* _Set exercise_: Rewrite the material below, changing every "black raincoat" to "dark raincoat" and leaving everything else as it is.

* _Record extracts_:
********
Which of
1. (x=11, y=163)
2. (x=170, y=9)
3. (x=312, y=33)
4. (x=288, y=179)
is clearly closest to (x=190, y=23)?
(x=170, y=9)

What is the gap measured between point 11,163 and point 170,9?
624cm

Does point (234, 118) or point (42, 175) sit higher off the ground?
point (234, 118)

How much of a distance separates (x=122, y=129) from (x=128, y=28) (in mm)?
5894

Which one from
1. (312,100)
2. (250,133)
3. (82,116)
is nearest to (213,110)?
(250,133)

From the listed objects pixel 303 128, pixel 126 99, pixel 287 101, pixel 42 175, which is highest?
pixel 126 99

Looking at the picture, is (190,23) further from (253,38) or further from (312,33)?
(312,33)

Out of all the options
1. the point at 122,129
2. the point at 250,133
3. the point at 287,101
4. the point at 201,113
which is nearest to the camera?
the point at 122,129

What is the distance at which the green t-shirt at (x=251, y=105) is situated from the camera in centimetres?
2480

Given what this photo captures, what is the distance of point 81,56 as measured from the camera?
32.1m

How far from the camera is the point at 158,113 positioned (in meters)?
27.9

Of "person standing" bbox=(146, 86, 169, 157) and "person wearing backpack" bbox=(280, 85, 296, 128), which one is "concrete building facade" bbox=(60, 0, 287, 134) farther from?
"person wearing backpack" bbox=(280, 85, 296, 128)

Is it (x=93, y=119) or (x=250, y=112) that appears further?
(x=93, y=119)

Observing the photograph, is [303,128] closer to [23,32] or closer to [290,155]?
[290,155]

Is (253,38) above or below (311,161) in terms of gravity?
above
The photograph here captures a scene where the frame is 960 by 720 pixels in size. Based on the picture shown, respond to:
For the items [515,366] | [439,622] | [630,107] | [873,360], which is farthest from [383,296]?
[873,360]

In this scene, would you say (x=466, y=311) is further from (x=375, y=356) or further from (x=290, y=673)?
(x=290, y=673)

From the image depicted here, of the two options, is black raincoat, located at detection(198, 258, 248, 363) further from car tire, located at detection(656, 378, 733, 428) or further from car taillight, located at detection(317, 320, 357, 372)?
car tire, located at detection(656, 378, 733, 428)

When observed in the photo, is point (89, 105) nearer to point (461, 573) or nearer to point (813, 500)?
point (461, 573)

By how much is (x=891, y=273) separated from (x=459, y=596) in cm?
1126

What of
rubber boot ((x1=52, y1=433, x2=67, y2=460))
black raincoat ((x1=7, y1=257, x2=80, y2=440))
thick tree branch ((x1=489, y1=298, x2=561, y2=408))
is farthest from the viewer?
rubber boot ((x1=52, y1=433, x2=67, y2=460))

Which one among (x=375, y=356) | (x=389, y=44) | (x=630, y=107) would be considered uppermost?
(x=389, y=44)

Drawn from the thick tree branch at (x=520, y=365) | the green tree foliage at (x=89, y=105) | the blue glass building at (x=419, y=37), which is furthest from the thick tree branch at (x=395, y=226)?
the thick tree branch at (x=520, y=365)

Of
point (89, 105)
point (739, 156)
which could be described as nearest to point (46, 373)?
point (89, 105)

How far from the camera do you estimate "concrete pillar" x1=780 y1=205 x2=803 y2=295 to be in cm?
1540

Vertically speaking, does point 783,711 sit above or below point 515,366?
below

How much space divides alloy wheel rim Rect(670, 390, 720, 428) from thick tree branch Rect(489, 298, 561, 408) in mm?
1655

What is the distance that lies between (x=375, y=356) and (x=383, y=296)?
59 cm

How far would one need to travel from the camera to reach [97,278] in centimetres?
********
* _Reply to the task_:
Which of
1. (x=11, y=163)
2. (x=170, y=9)
3. (x=312, y=33)
4. (x=288, y=179)
is clearly closest to (x=190, y=23)?
(x=170, y=9)

What is the gap measured between point 11,163 and point 170,9?
624cm

Does point (234, 118) or point (42, 175) sit higher off the ground?
point (234, 118)

How much of a distance separates (x=122, y=129) from (x=128, y=28) (in mm)?
5894

Which one from
1. (312,100)
2. (250,133)
3. (82,116)
is nearest to (213,110)?
(250,133)

From the listed objects pixel 303 128, pixel 126 99, pixel 287 101, pixel 42 175, which is highest?
pixel 126 99

Looking at the picture, is (190,23) further from (253,38) or further from (312,33)?
(312,33)

Out of all the options
1. the point at 122,129
2. the point at 250,133
3. the point at 287,101
4. the point at 201,113
which is nearest to the camera?
the point at 122,129

What is the distance at which the green t-shirt at (x=251, y=105) is situated from the camera in centimetres?
2480

Given what this photo captures, what is the distance of point 81,56 as measured from the camera?
32.1m

How far from the camera is the point at 158,113 positioned (in meters)?
27.9

Of "person standing" bbox=(146, 86, 169, 157) and "person wearing backpack" bbox=(280, 85, 296, 128), which one is "concrete building facade" bbox=(60, 0, 287, 134) farther from?
"person wearing backpack" bbox=(280, 85, 296, 128)

Is it (x=93, y=119) or (x=250, y=112) that appears further?
(x=93, y=119)

Observing the photograph, is [303,128] closer to [23,32] or closer to [290,155]?
[290,155]

Is (253,38) above or below (311,161) in terms of gravity?
above
The photograph here captures a scene where the frame is 960 by 720 pixels in size. Based on the picture shown, respond to:
For the items [515,366] | [439,622] | [630,107] | [873,360], which is farthest from [383,296]?
[873,360]

In this scene, would you say (x=466, y=311) is further from (x=375, y=356) or further from (x=290, y=673)?
(x=290, y=673)

From the image depicted here, of the two options, is dark raincoat, located at detection(198, 258, 248, 363) further from car tire, located at detection(656, 378, 733, 428) or further from car taillight, located at detection(317, 320, 357, 372)?
car tire, located at detection(656, 378, 733, 428)

When observed in the photo, is point (89, 105) nearer to point (461, 573) or nearer to point (813, 500)?
point (461, 573)

By how much is (x=891, y=273) separated from (x=459, y=596) in cm?
1126

What of
rubber boot ((x1=52, y1=433, x2=67, y2=460))
dark raincoat ((x1=7, y1=257, x2=80, y2=440))
thick tree branch ((x1=489, y1=298, x2=561, y2=408))
is farthest from the viewer?
rubber boot ((x1=52, y1=433, x2=67, y2=460))

Which one among (x=375, y=356) | (x=389, y=44) | (x=630, y=107) would be considered uppermost?
(x=389, y=44)

Drawn from the thick tree branch at (x=520, y=365) | the green tree foliage at (x=89, y=105) | the blue glass building at (x=419, y=37), which is furthest from the thick tree branch at (x=395, y=226)?
the thick tree branch at (x=520, y=365)

Of
point (89, 105)
point (739, 156)
which could be described as nearest to point (46, 373)?
point (89, 105)

How far from the camera do you estimate "concrete pillar" x1=780 y1=205 x2=803 y2=295 to be in cm?
1540

Vertically speaking, does point 783,711 sit above or below point 515,366?
below

How much space divides alloy wheel rim Rect(670, 390, 720, 428) from thick tree branch Rect(489, 298, 561, 408) in mm?
1655

What is the distance that lies between (x=375, y=356) and (x=383, y=296)?
59 cm

How far would one need to travel from the camera to reach [97,278] in centimetres?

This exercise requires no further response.